I made the mistake of mentioning at dinner the other night that hot dogs are among the most dangerous foods for small children because they could be a choking hazard. Kemper now is completely paranoid about choking, refused to eat another bite of his hot dog that night, and now worries about every bite he takes. Last night he took one bite of his hamburger, chewed it for at least 10 minutes, then went and spit it out in the bathroom trash can. When I asked him why, he said he was worried he would choke on it.

Now, this kid loves meat. He particularly likes hamburgers. I'm not sure if it's because I served it on a hot dog bun (the burger ones were moldy), and that made it too similar to a hot dog, or what. And never mind that he has actually choked before and thought nothing of it after the fact.

Of course, there's always the possibility (probability?) that this is all for my benefit. He seems particularly interested in pushing my buttons these days, so this wouldn't surprise me. And he's eating lunch at school, so he's not starving or anything. Then again, all I know for sure is that the lunch box is coming home empty and he says he ate it all...

Thursday, June 04, 2009


Out at school there are nearly daily fundraisers for one group or another, mostly the music corporation. They sell hot dogs and sodas, ice cream, and, once each week, lunch. Occasionally there will be a student selling baked goods, and I'm told by a staff member that at least one of these kids is trying to raise part of her tuition.

Rowan and Kemper asked one day if I would make them cookies to sell at school so they could have more money to buy Gormiti (their current toy of choice). "Sure", I replied. Then I didn't hear anything about it for a handful of weeks. It came up again recently, so I decided to do it.

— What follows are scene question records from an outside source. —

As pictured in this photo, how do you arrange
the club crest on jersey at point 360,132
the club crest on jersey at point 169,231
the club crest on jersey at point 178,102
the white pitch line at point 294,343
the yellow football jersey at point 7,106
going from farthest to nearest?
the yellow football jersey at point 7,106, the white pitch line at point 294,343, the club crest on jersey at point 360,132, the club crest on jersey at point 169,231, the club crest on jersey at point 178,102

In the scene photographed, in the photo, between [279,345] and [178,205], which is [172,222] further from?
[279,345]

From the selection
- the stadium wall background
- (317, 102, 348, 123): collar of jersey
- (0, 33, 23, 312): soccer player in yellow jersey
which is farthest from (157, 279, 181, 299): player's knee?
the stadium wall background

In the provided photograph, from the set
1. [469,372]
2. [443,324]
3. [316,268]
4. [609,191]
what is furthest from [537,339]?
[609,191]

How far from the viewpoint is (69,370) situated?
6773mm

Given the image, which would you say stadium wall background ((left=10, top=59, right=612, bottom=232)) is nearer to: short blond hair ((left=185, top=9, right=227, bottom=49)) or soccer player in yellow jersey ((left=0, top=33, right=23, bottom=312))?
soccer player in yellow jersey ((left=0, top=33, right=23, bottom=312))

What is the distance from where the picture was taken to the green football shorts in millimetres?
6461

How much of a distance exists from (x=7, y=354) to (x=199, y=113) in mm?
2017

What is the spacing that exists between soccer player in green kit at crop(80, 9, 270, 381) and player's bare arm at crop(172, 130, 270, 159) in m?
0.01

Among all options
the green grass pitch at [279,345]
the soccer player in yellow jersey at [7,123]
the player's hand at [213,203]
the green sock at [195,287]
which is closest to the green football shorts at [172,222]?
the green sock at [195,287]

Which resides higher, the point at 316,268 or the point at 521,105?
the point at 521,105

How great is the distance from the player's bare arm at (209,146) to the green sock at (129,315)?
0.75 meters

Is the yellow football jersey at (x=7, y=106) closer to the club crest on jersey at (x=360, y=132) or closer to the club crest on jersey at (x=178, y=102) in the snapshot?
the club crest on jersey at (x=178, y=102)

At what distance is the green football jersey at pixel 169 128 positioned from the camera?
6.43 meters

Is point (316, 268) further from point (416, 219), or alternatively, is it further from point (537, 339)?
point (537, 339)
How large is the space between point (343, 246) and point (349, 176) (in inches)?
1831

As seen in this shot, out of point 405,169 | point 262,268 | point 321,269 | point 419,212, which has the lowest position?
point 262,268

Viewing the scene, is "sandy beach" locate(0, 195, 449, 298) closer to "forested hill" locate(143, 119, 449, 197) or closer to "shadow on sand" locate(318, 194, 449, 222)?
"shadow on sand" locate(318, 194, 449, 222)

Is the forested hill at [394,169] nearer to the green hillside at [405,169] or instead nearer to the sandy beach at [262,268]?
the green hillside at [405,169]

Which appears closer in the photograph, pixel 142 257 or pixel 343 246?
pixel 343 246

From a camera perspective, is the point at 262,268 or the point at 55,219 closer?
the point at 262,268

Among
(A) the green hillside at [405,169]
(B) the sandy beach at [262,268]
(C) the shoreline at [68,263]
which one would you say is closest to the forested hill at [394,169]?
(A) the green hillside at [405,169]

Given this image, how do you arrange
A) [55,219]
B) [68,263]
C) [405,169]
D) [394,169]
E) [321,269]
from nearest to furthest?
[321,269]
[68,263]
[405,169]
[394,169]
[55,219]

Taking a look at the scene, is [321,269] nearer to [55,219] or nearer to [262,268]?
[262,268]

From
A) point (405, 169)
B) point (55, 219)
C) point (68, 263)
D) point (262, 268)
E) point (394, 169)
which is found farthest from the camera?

First, I calculated the cost for all the ingredients. Then I made the boys help measure, mix, and bake the cookies. We talked at length about how the whole operation would work, that they would first have to pay me the $6 for the ingredients before they got to keep anything, and that every cookie they gave away to their friends was one less quarter for their piggy banks. "We understand, mommy. We aren't going to give any of them away." I reviewed the process with them several times, and even gave them 8 quarters in case they needed to make change, then piled them into the carpool car with good luck wishes.

About 6 hours later, I picked them up from school. Normally the kids are all waiting for me up near the parking lot, but on this particular day they were still playing outside so I walked down to help them get their things together.

"So boys, how'd the cookie sale go?"
"Mommy, we only sold 3 cookies."
"So where are the rest?"
"Oh, we ate them."

I sent them to school with 48 chocolate chip cookies. I guess I wasn't terrifically surprised, but must confess I had higher hopes for their success. When I asked them where the money was, they didn't know. We found it the next day in the office, and the container had 9 quarters in it - the 8 I had given them plus one they had been paid. Neither could tell me what happened to the other $.50 they had earned the day before.

Kemper said, "Mommy, I don't ever want to sell cookies again." But he's mostly mad that they still owe me the $6. Which, of course, I have already told them they didn't have to pay. What a sucker.